WHAT TO PRODUCE
Please retype the following lines exactly, keeping every line in the same order.

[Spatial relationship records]
'''
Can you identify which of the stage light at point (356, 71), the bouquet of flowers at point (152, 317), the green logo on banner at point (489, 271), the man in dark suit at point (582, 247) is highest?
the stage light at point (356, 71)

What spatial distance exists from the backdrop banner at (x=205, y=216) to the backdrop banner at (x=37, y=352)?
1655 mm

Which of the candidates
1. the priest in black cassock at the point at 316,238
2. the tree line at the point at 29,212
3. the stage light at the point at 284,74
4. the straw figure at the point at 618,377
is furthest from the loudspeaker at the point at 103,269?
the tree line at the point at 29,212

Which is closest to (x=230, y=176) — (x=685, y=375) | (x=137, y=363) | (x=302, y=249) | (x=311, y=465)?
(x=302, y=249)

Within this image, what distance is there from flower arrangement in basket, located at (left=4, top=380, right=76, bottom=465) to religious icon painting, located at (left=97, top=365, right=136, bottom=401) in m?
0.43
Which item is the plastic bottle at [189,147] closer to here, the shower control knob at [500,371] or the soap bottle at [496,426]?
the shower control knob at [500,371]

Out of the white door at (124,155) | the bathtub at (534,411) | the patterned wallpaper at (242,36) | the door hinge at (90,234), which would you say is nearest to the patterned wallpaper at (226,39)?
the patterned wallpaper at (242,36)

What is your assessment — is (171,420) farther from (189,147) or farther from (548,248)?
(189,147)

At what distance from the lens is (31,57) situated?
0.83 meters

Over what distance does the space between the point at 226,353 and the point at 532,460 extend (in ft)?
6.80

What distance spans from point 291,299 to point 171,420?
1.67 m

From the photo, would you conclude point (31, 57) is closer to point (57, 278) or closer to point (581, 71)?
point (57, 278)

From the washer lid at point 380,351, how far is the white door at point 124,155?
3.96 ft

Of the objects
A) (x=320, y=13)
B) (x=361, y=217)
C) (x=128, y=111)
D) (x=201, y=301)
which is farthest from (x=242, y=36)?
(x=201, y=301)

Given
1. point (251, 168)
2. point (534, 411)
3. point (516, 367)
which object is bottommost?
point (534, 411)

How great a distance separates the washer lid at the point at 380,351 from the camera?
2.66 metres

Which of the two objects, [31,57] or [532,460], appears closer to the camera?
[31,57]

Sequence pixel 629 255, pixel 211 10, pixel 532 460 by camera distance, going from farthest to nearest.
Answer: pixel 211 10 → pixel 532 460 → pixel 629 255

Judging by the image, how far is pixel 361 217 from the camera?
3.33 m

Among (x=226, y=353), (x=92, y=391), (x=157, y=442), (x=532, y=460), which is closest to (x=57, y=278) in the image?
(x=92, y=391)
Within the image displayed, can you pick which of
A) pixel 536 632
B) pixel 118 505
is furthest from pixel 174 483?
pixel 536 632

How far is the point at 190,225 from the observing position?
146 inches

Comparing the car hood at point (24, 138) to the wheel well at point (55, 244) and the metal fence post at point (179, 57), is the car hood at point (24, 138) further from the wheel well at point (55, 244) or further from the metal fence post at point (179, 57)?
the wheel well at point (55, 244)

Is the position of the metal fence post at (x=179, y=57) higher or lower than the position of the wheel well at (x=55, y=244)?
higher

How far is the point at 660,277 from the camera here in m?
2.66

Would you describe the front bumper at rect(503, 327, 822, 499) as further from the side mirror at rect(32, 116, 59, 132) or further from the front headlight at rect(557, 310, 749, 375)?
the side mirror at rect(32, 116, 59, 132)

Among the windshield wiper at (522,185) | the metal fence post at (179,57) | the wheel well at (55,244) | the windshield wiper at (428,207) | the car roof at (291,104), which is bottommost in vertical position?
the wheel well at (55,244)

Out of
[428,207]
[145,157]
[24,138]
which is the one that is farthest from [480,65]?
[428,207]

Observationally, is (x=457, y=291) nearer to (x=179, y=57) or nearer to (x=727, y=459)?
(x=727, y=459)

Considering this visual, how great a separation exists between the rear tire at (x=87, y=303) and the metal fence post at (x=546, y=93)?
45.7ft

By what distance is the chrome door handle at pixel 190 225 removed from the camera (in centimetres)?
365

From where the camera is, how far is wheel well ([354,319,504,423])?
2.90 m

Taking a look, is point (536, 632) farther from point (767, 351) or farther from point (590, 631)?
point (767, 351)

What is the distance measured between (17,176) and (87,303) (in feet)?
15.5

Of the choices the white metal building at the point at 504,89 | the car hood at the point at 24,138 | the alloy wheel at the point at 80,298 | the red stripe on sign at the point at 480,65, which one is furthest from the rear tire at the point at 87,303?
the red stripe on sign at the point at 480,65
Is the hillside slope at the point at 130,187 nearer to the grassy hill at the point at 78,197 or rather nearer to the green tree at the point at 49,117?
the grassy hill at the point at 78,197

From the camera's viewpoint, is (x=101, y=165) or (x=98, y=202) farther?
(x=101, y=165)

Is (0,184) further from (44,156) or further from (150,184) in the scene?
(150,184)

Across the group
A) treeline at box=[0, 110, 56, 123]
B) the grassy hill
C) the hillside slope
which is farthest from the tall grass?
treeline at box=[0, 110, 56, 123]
'''
EXERCISE OUTPUT
Can you identify which of the stage light at point (356, 71), the bouquet of flowers at point (152, 317), the green logo on banner at point (489, 271), the man in dark suit at point (582, 247) is highest?
the stage light at point (356, 71)

What spatial distance exists from the backdrop banner at (x=205, y=216) to the backdrop banner at (x=37, y=352)?
1655 mm

Which of the candidates
1. the priest in black cassock at the point at 316,238
2. the tree line at the point at 29,212
3. the stage light at the point at 284,74
4. the straw figure at the point at 618,377
is furthest from the loudspeaker at the point at 103,269?
the tree line at the point at 29,212

Which is closest to (x=230, y=176) — (x=685, y=375) | (x=137, y=363) | (x=302, y=249) | (x=311, y=465)?
(x=302, y=249)

Within this image, what distance is there from flower arrangement in basket, located at (left=4, top=380, right=76, bottom=465) to religious icon painting, located at (left=97, top=365, right=136, bottom=401) in m?
0.43
Which item is the plastic bottle at [189,147] closer to here, the shower control knob at [500,371] or the soap bottle at [496,426]?
the shower control knob at [500,371]

Out of the white door at (124,155) | the bathtub at (534,411) | the patterned wallpaper at (242,36) | the door hinge at (90,234), which would you say is nearest to the patterned wallpaper at (226,39)?
the patterned wallpaper at (242,36)

What is your assessment — is (171,420) farther from (189,147) or farther from (548,248)?
(189,147)

At what distance from the lens is (31,57) situated?
0.83 meters

Over what distance does the space between the point at 226,353 and the point at 532,460 extend (in ft)?
6.80

What distance spans from point 291,299 to point 171,420?
1.67 m

From the photo, would you conclude point (31, 57) is closer to point (57, 278) or closer to point (581, 71)?
point (57, 278)

From the washer lid at point 380,351, how far is the white door at point 124,155?
3.96 ft

Of the objects
A) (x=320, y=13)
B) (x=361, y=217)
C) (x=128, y=111)
D) (x=201, y=301)
which is farthest from (x=242, y=36)?
(x=201, y=301)

Given
1. point (251, 168)
2. point (534, 411)
3. point (516, 367)
which object is bottommost?
point (534, 411)

How great a distance separates the washer lid at the point at 380,351 from the camera?
2.66 metres

Which of the two objects, [31,57] or [532,460], appears closer to the camera?
[31,57]

Sequence pixel 629 255, pixel 211 10, pixel 532 460 by camera distance, going from farthest to nearest.
Answer: pixel 211 10 → pixel 532 460 → pixel 629 255

Judging by the image, how far is pixel 361 217 from the camera?
3.33 m

Among (x=226, y=353), (x=92, y=391), (x=157, y=442), (x=532, y=460), which is closest to (x=57, y=278) in the image?
(x=92, y=391)
Within the image displayed, can you pick which of
A) pixel 536 632
B) pixel 118 505
is furthest from pixel 174 483?
pixel 536 632

How far is the point at 190,225 from the observing position?
146 inches

Comparing the car hood at point (24, 138) to the wheel well at point (55, 244) and the metal fence post at point (179, 57), is the car hood at point (24, 138) further from the wheel well at point (55, 244) or further from the metal fence post at point (179, 57)?
the wheel well at point (55, 244)

Is the position of the metal fence post at (x=179, y=57) higher or lower than the position of the wheel well at (x=55, y=244)?
higher

How far is the point at 660,277 from the camera here in m?
2.66

Would you describe the front bumper at rect(503, 327, 822, 499) as further from the side mirror at rect(32, 116, 59, 132) or further from the front headlight at rect(557, 310, 749, 375)?
the side mirror at rect(32, 116, 59, 132)

Among the windshield wiper at (522,185) | the metal fence post at (179,57) | the wheel well at (55,244) | the windshield wiper at (428,207) | the car roof at (291,104), which is bottommost in vertical position?
the wheel well at (55,244)

Out of
[428,207]
[145,157]
[24,138]
which is the one that is farthest from [480,65]?
[428,207]

Observationally, is (x=457, y=291) nearer to (x=179, y=57) or nearer to (x=727, y=459)?
(x=727, y=459)

Considering this visual, how great a separation exists between the rear tire at (x=87, y=303) and the metal fence post at (x=546, y=93)?
45.7ft

By what distance is the chrome door handle at pixel 190 225 removed from the camera (in centimetres)?
365

From where the camera is, how far is wheel well ([354,319,504,423])?
2.90 m

Taking a look, is point (536, 632) farther from point (767, 351) or farther from point (590, 631)?
point (767, 351)

What is the distance measured between (17,176) and (87,303) (in feet)?
15.5

Of the choices the white metal building at the point at 504,89 | the car hood at the point at 24,138 | the alloy wheel at the point at 80,298 | the red stripe on sign at the point at 480,65, which one is furthest from the rear tire at the point at 87,303?
the red stripe on sign at the point at 480,65
Is the hillside slope at the point at 130,187 nearer to the grassy hill at the point at 78,197 or rather nearer to the green tree at the point at 49,117?
the grassy hill at the point at 78,197

From the camera's viewpoint, is (x=101, y=165) or (x=98, y=202) farther?
(x=101, y=165)

Is (0,184) further from (44,156) or further from (150,184) in the scene?
(150,184)

Across the group
A) treeline at box=[0, 110, 56, 123]
B) the grassy hill
C) the hillside slope
which is farthest from the tall grass?
treeline at box=[0, 110, 56, 123]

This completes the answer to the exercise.